This release introduces the technical preview of the AI Guard Python SDK, enhances LLM Observability with increased limits and LangGraph support, and fixes numerous bugs across tracing, CI Visibility, and integrations. Windows profiling support has been removed.

Migration Steps

  1. If you were using `DD_PROFILING_TIMELINE_ENABLED=False`, note that timeline view is now enabled by default. If you need to disable it, set `DD_PROFILING_TIMELINE_ENABLED=False`.
  2. Update calls to `HTTPPropagator.inject` to use the `context` keyword argument instead of the positional `non_active_span` argument.
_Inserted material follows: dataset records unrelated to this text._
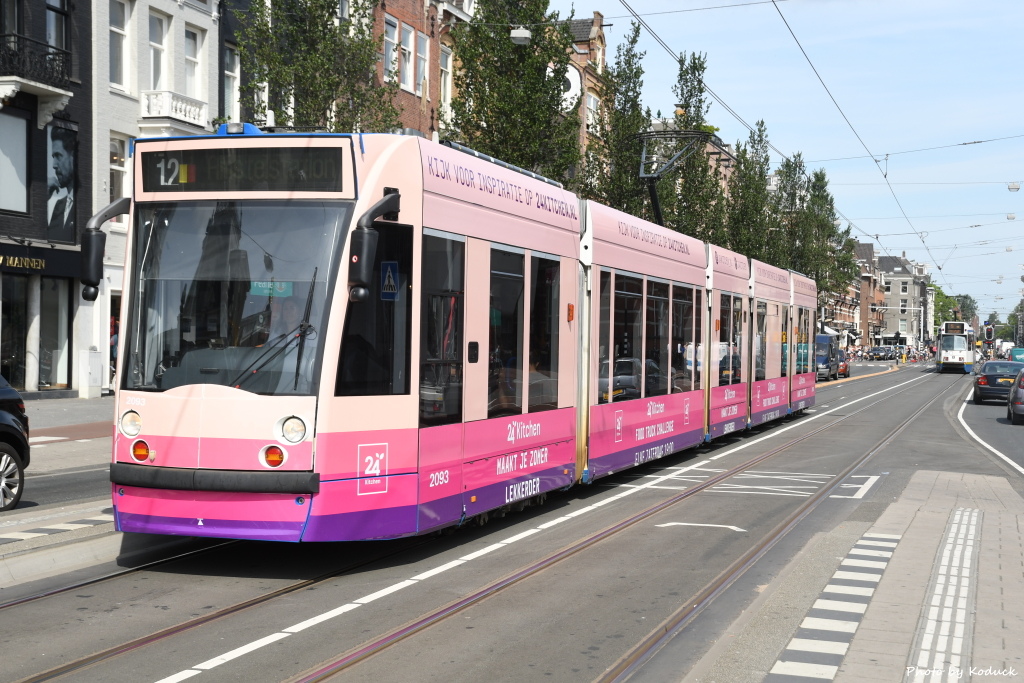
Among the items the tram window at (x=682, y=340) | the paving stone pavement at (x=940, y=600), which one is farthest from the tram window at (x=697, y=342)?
the paving stone pavement at (x=940, y=600)

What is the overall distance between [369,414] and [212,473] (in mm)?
1105

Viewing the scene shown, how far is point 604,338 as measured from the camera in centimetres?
1252

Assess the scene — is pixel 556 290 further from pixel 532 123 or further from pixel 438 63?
pixel 438 63

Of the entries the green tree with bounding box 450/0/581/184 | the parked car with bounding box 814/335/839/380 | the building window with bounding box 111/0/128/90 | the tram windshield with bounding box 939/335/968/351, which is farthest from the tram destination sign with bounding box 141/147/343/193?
the tram windshield with bounding box 939/335/968/351

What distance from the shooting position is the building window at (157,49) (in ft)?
98.2

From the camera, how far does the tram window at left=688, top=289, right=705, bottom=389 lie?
1673 cm

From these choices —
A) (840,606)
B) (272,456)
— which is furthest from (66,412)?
(840,606)

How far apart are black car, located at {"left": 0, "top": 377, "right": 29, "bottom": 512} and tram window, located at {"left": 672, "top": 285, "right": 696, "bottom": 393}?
320 inches

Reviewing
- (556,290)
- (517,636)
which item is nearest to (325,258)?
(517,636)

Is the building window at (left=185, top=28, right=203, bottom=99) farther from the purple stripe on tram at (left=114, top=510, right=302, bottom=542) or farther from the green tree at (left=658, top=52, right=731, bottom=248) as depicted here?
the purple stripe on tram at (left=114, top=510, right=302, bottom=542)

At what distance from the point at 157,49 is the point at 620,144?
13.1 m

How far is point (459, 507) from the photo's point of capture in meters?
9.05

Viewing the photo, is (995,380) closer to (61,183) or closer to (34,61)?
(61,183)

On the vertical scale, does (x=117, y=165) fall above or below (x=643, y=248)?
above
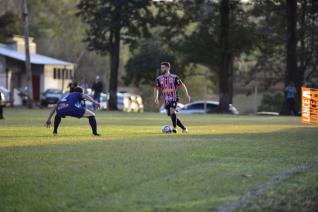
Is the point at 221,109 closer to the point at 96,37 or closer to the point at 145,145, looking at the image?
the point at 96,37

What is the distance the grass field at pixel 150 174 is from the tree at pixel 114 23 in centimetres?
3455

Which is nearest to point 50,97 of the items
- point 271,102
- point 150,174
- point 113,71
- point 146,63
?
point 113,71

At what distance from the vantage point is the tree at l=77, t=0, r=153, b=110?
51.8m

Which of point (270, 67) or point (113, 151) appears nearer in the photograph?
point (113, 151)

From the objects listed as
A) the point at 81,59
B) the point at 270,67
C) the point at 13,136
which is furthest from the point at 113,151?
the point at 81,59

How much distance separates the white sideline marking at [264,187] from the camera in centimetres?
934

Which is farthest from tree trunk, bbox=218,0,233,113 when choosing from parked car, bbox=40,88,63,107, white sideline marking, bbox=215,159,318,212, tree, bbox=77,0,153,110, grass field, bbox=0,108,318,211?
white sideline marking, bbox=215,159,318,212

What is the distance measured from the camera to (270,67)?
6656 cm

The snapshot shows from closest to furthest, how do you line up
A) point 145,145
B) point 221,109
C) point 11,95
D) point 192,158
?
point 192,158, point 145,145, point 221,109, point 11,95

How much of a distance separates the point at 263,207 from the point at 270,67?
58.0 meters

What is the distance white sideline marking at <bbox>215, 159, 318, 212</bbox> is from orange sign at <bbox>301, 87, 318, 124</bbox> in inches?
496

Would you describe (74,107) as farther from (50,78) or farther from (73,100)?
(50,78)

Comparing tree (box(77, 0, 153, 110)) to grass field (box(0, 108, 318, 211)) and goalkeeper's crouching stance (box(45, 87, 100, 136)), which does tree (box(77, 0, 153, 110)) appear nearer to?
goalkeeper's crouching stance (box(45, 87, 100, 136))

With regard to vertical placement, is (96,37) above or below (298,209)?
above
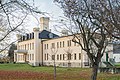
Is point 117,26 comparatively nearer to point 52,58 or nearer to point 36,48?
point 52,58

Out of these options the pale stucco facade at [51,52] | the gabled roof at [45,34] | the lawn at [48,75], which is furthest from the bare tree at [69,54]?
the lawn at [48,75]

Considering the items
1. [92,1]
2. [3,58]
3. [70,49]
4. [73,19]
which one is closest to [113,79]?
[73,19]

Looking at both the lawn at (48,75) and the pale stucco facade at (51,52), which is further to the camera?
the pale stucco facade at (51,52)

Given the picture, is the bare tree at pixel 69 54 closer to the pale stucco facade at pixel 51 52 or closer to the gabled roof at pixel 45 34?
the pale stucco facade at pixel 51 52

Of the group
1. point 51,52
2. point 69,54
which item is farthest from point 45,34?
point 69,54

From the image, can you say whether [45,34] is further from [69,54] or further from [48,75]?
[48,75]

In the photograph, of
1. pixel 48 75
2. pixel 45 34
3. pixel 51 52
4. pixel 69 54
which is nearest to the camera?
pixel 48 75

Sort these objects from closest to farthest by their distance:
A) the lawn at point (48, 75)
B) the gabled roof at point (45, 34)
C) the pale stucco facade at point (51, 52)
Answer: the lawn at point (48, 75), the pale stucco facade at point (51, 52), the gabled roof at point (45, 34)

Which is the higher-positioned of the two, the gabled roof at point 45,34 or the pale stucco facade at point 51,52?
the gabled roof at point 45,34

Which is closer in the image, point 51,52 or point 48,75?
point 48,75

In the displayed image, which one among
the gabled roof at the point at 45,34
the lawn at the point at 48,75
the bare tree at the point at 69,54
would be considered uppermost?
the gabled roof at the point at 45,34

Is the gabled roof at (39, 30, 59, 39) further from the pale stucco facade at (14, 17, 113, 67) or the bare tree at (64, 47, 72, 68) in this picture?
the bare tree at (64, 47, 72, 68)

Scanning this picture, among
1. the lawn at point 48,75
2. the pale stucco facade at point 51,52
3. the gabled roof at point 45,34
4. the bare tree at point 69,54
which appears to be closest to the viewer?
the lawn at point 48,75

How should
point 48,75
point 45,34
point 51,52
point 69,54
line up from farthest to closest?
point 45,34
point 51,52
point 69,54
point 48,75
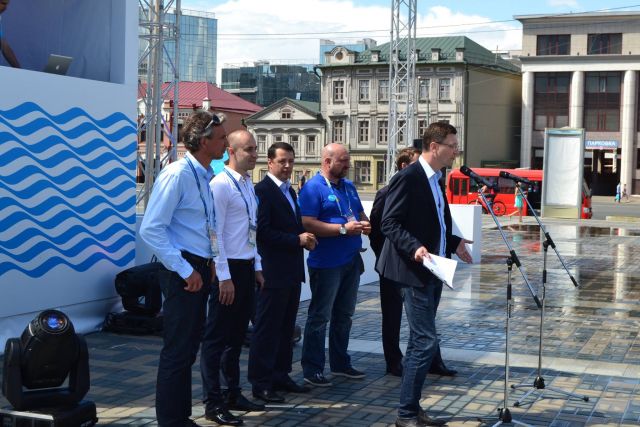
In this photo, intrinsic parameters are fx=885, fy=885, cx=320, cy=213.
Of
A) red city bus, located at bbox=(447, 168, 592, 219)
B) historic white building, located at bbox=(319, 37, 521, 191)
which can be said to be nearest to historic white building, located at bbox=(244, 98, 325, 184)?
historic white building, located at bbox=(319, 37, 521, 191)

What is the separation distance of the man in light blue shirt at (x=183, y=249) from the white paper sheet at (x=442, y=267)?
133 cm

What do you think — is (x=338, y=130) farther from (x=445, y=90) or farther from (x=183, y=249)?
(x=183, y=249)

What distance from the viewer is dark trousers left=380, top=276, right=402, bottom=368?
7.45m

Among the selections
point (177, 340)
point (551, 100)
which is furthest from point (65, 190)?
point (551, 100)

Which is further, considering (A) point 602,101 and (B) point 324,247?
(A) point 602,101

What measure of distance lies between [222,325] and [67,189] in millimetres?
3550

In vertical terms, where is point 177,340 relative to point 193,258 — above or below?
below

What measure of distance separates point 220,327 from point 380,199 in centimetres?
231

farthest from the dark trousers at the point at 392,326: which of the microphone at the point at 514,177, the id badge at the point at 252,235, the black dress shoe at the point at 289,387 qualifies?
the id badge at the point at 252,235

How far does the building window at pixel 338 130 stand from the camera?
252 ft

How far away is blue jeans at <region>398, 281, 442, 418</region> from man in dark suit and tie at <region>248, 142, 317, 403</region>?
988 millimetres

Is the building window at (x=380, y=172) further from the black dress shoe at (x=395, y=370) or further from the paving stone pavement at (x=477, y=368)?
the black dress shoe at (x=395, y=370)

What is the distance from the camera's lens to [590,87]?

  3. If using Windows for profiling, you must migrate to a different OS as support has been removed.
  4. If you were relying on `DD_PROFILING_MAX_EVENTS`, replace it with `DD_PROFILING_HEAP_SAMPLE_SIZE` to control memory profiler sampling frequency.
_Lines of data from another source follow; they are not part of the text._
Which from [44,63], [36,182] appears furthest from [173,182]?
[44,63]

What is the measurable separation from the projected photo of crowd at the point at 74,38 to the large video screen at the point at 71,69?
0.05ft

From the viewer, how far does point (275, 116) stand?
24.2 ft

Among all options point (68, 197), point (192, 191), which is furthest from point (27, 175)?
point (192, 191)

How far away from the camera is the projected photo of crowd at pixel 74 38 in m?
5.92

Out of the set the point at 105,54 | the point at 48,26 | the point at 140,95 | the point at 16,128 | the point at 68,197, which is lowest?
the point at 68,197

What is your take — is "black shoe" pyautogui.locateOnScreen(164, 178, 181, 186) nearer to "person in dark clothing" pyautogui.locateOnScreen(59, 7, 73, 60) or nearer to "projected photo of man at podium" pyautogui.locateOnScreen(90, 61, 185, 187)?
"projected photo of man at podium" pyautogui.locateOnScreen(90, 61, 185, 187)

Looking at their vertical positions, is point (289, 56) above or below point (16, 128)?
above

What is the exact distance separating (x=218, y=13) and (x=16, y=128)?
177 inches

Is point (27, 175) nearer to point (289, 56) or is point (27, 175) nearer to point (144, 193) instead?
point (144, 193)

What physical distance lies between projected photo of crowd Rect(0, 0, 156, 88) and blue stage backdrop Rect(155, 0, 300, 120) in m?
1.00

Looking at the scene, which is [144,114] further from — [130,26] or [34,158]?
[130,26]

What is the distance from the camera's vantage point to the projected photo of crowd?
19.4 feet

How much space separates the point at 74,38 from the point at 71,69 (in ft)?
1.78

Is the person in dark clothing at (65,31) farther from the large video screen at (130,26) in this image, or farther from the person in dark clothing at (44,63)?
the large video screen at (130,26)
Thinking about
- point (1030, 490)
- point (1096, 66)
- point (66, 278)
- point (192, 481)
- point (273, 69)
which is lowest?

  5. If you need to disable distributed tracing for MCP tool calls, set `DD_MCP_DISTRIBUTED_TRACING=False` on both client and server.
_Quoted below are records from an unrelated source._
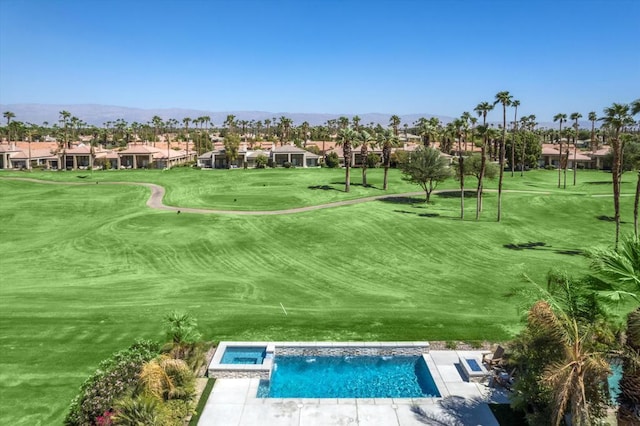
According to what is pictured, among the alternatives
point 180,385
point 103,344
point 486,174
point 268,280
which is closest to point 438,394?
point 180,385

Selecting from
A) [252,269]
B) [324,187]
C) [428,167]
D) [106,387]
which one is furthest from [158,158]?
[106,387]

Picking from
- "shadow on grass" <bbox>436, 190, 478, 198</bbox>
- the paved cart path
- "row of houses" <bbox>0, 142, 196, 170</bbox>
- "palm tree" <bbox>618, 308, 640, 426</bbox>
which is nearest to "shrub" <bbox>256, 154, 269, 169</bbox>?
"row of houses" <bbox>0, 142, 196, 170</bbox>

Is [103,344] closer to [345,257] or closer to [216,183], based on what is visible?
[345,257]

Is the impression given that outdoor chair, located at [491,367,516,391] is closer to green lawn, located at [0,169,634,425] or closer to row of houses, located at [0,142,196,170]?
green lawn, located at [0,169,634,425]

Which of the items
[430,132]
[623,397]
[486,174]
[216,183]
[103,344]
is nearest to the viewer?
[623,397]

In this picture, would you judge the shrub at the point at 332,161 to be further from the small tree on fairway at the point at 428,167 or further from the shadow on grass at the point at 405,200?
the small tree on fairway at the point at 428,167
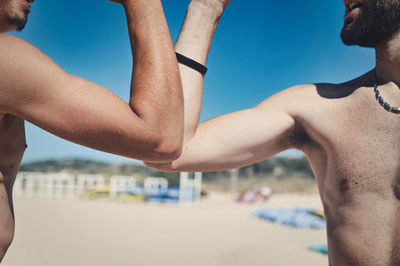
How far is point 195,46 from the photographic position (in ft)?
4.93

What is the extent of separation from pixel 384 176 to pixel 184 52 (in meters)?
1.03

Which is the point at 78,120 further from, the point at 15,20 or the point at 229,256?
the point at 229,256

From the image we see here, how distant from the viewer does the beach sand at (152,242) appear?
6.22 meters

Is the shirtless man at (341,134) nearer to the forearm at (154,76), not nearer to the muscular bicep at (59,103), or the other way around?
the forearm at (154,76)

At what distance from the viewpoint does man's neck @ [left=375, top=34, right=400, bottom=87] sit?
1.53 m

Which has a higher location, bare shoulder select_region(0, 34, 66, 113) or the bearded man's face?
the bearded man's face

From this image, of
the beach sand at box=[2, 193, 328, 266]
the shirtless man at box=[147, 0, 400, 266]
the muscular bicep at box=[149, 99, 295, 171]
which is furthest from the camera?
the beach sand at box=[2, 193, 328, 266]

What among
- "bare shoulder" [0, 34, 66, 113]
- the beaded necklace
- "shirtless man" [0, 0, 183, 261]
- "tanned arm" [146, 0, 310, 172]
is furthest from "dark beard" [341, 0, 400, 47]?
"bare shoulder" [0, 34, 66, 113]

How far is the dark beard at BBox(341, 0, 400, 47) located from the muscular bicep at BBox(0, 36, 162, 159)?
116 cm

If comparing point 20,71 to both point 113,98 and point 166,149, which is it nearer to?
point 113,98

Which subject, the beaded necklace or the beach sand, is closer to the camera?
the beaded necklace

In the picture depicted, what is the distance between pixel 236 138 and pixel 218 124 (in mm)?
125

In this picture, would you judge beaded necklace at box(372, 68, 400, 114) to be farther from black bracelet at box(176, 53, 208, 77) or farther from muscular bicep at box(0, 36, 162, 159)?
muscular bicep at box(0, 36, 162, 159)

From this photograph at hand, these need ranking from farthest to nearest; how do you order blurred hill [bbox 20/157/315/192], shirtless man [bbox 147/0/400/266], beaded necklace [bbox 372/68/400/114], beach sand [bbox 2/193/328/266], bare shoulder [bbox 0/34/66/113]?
1. blurred hill [bbox 20/157/315/192]
2. beach sand [bbox 2/193/328/266]
3. beaded necklace [bbox 372/68/400/114]
4. shirtless man [bbox 147/0/400/266]
5. bare shoulder [bbox 0/34/66/113]
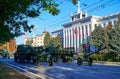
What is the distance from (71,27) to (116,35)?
7719cm

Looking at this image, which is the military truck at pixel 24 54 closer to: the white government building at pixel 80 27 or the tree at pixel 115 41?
the tree at pixel 115 41

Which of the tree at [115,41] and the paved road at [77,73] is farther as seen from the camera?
the tree at [115,41]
  6. If you were using the old websocket tracing environment variable, switch to `DD_TRACE_WEBSOCKET_MESSAGES_ENABLED`.

✨ New Features

  • App and API Protection (AAP): Introduce a public Python SDK that provides programmatic access to AI Guard’s public endpoint (Technical Preview).
  • asgi: Adds tracing on websocket spans with `DD_TRACE_WEBSOCKET_MESSAGES_ENABLED`, which replaces `DD_TRACE_WEBSOCKET_MESSAGES`.
  • CI Visibility: Introduces an alternative method for collecting and sending test spans where the `CIVisibility` tracer is kept separate from the global `ddtrace` tracer (Experimental, enabled via `DD_CIVISIBILITY_USE_BETA_WRITER=true`).
  • LLM Observability: Increases span event size limit from 1MB to 5MB.
  • LLM Observability: Records agent manifest information for LangGraph compiled graphs.
  • LLM Observability: Add ability to drop spans by having a `SpanProcessor` return `None`.
  • mcp: Adds distributed tracing support for MCP tool calls across client-server boundaries by default (can be disabled with `DD_MCP_DISTRIBUTED_TRACING=False`).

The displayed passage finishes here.